**Given task:**
Update the stretch from the line containing "Given what this" through the end of the records by replacing "the observer" with "the camera", leaving everything else unchanged. Give back only those updated lines.

Rows from a spatial reasoning dataset:
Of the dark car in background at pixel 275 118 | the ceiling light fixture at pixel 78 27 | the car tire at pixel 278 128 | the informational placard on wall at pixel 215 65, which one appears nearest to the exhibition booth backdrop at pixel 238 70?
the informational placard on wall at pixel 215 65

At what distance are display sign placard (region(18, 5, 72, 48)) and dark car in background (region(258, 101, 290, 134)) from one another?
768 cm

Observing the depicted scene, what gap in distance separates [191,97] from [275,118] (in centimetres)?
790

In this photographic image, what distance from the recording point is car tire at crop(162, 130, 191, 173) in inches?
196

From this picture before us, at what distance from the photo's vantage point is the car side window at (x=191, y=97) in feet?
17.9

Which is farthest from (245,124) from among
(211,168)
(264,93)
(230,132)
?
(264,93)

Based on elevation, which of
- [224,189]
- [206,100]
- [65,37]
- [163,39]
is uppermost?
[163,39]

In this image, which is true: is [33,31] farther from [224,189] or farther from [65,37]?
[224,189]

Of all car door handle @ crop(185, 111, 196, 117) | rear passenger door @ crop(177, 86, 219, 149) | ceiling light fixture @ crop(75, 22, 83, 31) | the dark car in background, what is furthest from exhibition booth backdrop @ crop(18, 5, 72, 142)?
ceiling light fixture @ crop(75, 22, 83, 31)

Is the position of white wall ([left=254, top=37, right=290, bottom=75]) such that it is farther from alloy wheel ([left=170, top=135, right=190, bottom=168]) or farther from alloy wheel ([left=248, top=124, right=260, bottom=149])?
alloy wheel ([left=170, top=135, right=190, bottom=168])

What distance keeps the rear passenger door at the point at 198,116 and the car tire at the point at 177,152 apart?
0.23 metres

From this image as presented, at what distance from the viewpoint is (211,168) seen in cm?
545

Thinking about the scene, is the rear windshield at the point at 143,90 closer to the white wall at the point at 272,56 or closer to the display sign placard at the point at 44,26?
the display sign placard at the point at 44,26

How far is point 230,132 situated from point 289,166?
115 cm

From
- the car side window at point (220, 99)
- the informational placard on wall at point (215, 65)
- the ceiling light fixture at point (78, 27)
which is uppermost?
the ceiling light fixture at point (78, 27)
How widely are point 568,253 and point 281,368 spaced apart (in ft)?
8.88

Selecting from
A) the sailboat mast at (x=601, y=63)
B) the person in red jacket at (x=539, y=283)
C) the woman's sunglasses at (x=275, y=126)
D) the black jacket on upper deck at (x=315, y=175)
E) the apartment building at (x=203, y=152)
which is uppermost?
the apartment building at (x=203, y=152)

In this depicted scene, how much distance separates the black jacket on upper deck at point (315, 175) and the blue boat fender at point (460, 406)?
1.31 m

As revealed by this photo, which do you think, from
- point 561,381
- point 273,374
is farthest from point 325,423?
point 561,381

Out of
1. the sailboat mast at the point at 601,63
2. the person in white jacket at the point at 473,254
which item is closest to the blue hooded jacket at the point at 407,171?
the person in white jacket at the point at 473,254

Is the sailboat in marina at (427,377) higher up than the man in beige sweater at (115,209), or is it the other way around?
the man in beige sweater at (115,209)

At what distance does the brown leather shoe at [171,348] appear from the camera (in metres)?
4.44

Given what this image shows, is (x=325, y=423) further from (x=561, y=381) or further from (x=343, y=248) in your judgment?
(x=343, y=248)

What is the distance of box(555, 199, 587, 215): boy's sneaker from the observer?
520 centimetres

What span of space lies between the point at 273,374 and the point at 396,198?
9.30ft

**Response to this exercise:**
Given what this image shows, is (x=325, y=423) further from (x=561, y=381) or further from (x=343, y=248) in your judgment?
(x=343, y=248)

What is the distance of box(555, 199, 587, 215): boy's sneaker from the camera?
520 centimetres

What span of space lies between the point at 273,374 and the point at 396,198?
9.30ft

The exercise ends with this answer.